- [WHAT THIS EXERCISE ASKS]:
1. Turn the paragraph of the Advent article that begins "Perhaps this is the time" into a brief bulleted list that keeps its main facts.
2. According to the Advent article, what do December and the season of Advent mark?
3. Output everything in the Advent article from "Advent 2020 is" down to "through our prayer life.".

- [TEXT]:
By Rev. Mary Farmer
December and the season of Advent mark the beginning of the new church year.
Traditionally it’s the time to re-immerse ourselves in Jesus’ story. It’s a time of joyful waiting, anticipation and preparation to experience the birth of Christ anew, as we are once again experience beginning of the story.
We have spent much of the last year ‘waiting’, not with joy and anticipation, but with fear and uncertainty. Whether or not we like it, we live in a new way of being and doing. This is uncharted territory, not the comfortable and familiar changing of the church seasons that we look forward to.
As people of prayer, both corporate and personal, Anglicans have a strong and enduring connection to Jesus through prayer. Especially in 2020, as all around us seems to be in chaos and the future uncertain, we need that tether and foundation more than ever.
One of the blessings of these pandemic times is that busyness has been nudged aside, replaced with lots of time to just be. With less busyness comes more space in our lives to explore practices, like prayer, that have been crowded out by the seemingly never-ending to-do list.
Advent 2020 is an opportunity to begin to work toward becoming a ‘new church’ in the light of Bishop Todd’s charge to Synod, expanding something with which we are already familiar. One way to do that is for you and I to try new-to-us ways to prepare our hearts and lives for the blessing we receive through the birth of Jesus. One way to do that is through our prayer life.
Perhaps this is the time to try a different prayer practice. There are many ways to engage in daily prayer, with the BCP and BAS offering a template and prayers. You might consider exploring contemplative prayer as a way to learn to be in God’s presence. A prayer inventory might appeal to you, as a resource to change and grow in relationship with God. Lectio Divina, repeated reading of a passage of scripture to see what catches your attention is an option. Daily Advent words and readings are available through many organizations to give focus to your day’s thoughts. Perhaps the most challenging thing about prayer is bringing our whole self to sit quietly in God’s presence and listen for what God is saying to us.
The Anglican Fellowship of Prayer (Canada) has many resources available on the website. Many congregations have an AFP representative who is willing to help access resources and explore opportunities to grow in our individual prayer lives as we wait. Though larger gatherings have been postponed for the time being, the Bishops Prayer Conference and Fall Gathering organized by AFP Huron are excellent ways to meet others and expand your prayer life.
Whatever form it takes, may your time of preparation for the birth of Christ in Advent 2020 be steeped in prayer and open your heart and mind to see what God is doing to make all things new, right here and right now. AMEN
Rev. Mary Farmer is an AFP Huron executive member and the rector of Trinity, Bayfield and the Parish of the Holy Spirit.

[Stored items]
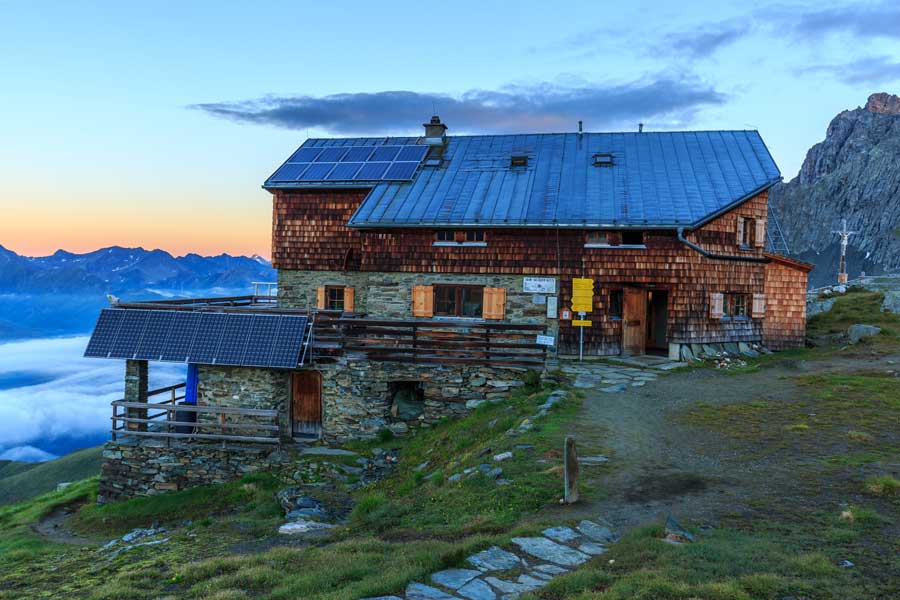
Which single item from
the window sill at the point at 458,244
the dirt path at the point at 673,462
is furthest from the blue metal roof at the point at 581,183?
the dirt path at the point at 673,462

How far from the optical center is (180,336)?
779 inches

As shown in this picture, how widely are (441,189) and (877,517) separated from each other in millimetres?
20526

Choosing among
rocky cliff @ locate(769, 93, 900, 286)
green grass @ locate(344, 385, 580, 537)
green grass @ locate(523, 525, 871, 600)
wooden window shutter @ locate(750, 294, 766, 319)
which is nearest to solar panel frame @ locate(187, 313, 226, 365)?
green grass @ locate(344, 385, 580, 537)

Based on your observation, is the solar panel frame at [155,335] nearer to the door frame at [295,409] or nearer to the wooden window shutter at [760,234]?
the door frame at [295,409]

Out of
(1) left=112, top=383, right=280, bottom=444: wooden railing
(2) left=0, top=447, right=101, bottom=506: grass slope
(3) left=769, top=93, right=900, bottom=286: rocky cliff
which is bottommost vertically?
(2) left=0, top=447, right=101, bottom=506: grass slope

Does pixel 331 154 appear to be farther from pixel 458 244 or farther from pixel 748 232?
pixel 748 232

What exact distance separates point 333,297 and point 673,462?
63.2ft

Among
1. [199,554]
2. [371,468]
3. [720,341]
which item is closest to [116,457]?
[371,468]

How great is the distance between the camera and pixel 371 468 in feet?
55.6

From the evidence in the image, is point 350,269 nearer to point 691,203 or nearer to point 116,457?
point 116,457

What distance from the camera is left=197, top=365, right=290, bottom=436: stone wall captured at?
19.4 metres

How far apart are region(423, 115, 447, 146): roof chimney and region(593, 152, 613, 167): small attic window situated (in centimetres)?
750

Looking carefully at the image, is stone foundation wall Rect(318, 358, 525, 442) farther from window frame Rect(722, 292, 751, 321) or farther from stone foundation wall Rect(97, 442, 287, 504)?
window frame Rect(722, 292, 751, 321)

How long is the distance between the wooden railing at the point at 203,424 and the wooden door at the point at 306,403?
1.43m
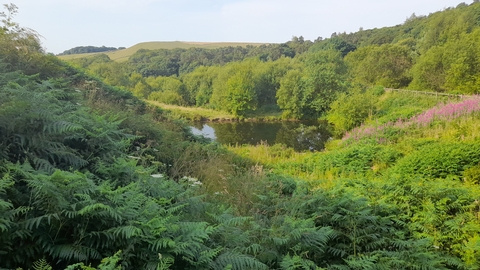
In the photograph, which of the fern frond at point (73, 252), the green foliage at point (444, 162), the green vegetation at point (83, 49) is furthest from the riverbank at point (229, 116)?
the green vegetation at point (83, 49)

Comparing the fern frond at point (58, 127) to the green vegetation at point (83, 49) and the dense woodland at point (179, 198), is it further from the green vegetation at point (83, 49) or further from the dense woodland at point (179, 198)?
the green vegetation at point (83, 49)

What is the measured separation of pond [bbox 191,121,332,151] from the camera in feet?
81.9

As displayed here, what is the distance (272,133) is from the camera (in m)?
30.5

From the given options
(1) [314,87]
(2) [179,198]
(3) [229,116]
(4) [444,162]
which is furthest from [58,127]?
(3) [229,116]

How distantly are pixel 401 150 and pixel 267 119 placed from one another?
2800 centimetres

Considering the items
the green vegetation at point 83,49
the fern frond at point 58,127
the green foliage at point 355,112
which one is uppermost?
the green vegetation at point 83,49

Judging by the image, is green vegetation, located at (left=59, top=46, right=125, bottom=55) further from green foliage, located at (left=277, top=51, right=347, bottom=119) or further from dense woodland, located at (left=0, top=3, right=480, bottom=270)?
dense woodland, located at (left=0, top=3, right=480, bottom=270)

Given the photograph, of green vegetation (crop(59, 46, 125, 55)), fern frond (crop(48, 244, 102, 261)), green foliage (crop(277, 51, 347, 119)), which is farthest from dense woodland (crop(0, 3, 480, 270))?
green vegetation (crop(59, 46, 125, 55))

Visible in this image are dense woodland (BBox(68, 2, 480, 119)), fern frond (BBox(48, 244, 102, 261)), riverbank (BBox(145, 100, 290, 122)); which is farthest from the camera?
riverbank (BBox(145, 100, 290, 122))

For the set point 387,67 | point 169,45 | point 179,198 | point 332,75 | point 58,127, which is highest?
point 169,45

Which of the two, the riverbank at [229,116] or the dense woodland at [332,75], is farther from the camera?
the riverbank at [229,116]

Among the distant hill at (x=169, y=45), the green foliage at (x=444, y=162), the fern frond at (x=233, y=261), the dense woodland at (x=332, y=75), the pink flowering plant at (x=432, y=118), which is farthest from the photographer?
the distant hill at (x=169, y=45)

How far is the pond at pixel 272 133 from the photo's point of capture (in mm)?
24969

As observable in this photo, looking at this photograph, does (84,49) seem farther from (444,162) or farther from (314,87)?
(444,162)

- [SOLUTIONS]:
1.
- This may be the time to try a different prayer practice.
- The BCP and BAS offer a template and prayers for daily prayer.
- Contemplative prayer is a way to learn to be in God's presence.
- A prayer inventory is a resource to change and grow in relationship with God.
- Lectio Divina is the repeated reading of a scripture passage to see what catches your attention.
- Many organizations offer daily Advent words and readings to focus each day's thoughts.
- Perhaps the most challenging part of prayer is bringing our whole self to sit quietly in God's presence and listen for what God is saying.

2. They mark the beginning of the new church year.

3.
Advent 2020 is an opportunity to begin to work toward becoming a ‘new church’ in the light of Bishop Todd’s charge to Synod, expanding something with which we are already familiar. One way to do that is for you and I to try new-to-us ways to prepare our hearts and lives for the blessing we receive through the birth of Jesus. One way to do that is through our prayer life.